■ Provided passage
===============

Nairobi: Recite this confession of faith and live

The hellish events in Nairobi’s Westgate Premier Shopping Mall continue to unfold under the digital gaze of the world’s media. However, some of the most poignant and gripping elements of the story are as old as the region’s battles of conquest and conversion.

Soon after the story broke, I noted the following detail in The Washington Post, part of a story that did little to explore the religious elements of the terrorist attacks. That quote:

One injured victim said the attackers had ordered Muslims to leave the premises, in an apparent attempt to target non-Muslims. The victim, an American, told this to a friend, who recounted it to a Washington Post reporter. Other witnesses gave similar accounts to other news organizations.

The al-Shabab militia gunmen ordered Muslims to leave, unharmed. But how did they know who was a Muslim and who was not?

===============

■ Records of scene-based questions
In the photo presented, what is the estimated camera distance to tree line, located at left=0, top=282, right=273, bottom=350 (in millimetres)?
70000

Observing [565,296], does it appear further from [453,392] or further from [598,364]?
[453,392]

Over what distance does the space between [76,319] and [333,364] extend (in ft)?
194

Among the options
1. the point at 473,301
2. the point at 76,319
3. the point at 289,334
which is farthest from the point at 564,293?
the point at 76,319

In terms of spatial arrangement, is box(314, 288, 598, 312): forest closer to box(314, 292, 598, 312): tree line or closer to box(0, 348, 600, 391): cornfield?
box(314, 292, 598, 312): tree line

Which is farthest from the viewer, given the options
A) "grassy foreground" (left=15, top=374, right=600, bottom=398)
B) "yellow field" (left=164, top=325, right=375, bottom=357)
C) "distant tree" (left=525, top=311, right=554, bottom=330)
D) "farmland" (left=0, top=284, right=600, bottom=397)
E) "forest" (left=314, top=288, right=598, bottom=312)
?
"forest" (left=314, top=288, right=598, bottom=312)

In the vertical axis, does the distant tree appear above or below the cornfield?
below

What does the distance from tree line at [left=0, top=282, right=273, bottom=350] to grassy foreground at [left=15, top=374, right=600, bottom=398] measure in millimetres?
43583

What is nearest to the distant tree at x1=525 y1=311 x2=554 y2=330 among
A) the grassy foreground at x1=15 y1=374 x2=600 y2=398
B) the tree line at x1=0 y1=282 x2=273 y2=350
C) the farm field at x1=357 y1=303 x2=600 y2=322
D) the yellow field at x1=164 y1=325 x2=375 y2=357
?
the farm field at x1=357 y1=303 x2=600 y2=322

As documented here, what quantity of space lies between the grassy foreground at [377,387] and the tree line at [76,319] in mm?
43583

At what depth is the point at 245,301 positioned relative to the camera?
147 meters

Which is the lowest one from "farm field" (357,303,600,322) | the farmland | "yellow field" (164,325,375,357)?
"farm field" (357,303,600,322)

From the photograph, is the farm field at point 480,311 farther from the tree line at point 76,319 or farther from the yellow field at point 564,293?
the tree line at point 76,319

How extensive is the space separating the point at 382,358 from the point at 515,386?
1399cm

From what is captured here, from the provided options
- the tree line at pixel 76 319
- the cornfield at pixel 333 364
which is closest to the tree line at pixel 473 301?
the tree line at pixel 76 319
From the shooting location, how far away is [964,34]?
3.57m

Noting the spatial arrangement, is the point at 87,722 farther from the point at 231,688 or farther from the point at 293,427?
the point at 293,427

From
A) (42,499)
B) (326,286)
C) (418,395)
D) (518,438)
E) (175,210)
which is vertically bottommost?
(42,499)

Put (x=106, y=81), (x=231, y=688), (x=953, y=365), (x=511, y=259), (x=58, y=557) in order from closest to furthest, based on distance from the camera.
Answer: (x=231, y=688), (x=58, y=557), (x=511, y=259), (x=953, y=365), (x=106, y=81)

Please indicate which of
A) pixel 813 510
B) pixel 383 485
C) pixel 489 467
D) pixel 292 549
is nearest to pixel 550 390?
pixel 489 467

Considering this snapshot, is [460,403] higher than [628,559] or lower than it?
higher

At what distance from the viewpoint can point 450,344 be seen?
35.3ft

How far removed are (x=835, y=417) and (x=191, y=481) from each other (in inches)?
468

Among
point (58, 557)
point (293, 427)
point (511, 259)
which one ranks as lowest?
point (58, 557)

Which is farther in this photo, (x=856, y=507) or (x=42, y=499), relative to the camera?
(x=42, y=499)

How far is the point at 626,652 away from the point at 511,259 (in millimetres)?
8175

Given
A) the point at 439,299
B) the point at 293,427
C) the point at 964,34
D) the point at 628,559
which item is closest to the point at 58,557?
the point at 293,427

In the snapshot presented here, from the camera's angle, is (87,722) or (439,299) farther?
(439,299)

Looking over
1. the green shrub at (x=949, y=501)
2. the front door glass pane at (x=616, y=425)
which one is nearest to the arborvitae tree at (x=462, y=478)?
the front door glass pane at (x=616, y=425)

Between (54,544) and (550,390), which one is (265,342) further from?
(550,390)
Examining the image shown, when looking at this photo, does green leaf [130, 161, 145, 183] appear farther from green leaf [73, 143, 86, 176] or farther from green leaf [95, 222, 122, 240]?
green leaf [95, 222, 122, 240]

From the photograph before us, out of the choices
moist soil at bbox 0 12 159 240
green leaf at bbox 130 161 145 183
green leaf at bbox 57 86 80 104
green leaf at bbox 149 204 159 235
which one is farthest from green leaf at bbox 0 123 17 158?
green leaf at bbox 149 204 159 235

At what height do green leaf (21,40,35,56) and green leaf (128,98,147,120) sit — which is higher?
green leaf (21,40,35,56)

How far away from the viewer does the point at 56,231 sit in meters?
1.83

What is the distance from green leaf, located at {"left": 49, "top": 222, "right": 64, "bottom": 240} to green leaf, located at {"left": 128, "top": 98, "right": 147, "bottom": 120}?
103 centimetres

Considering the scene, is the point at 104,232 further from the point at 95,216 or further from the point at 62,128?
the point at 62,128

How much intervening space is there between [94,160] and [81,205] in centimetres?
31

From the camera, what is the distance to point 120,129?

===============

■ Written task 1
Answer these about the article on the Westgate mall attack:
(a) In which newspaper did the writer see the detail about the attackers?
(b) What nationality was the injured victim who passed the account to a friend?
(c) Which militia were the gunmen from?
■ Written task 2
Carry on the article on the Westgate mall attack beyond its final sentence.

■ Right answer 1
(a) The Washington Post
(b) American
(c) The al-Shabab militia

■ Right answer 2
The implication was that — in some cases — the terrorists were challenging some of the hostages and victims in person-to-person confrontations. Thus, I wrote:

It’s very early for specific details, and I get that. The most common statement in these reports is that the gunners simply shouted instructions for non-Muslims to flee and refused to shoot those who immediately responded. However, do not be surprised if, as the terrorists hunted from store to store, the story is more complex than that. In Syria, rebels have been offering Christians the choice to convert to Islam, on the spot, and avoid death.

Anyone who has followed the history of religious persecution in the Middle East, with dominant religious groups crushing religious minorities, could have seen the forced-conversion theme coming.

Surely veteran reporters — after watching recent events in Egypt, Syria and elsewhere — knew to ask those who fled the scene about this fact of death and eternal life?

Meanwhile, here is another related story: Rest assured that if members of ancient liturgical churches died in this massacre, after being urged to convert by the mujahideen, there will be people who will make the case for these victims to be hailed as martyrs. The new martyred saints if Kenya? It could happen.

So what has happened in subsequent coverage?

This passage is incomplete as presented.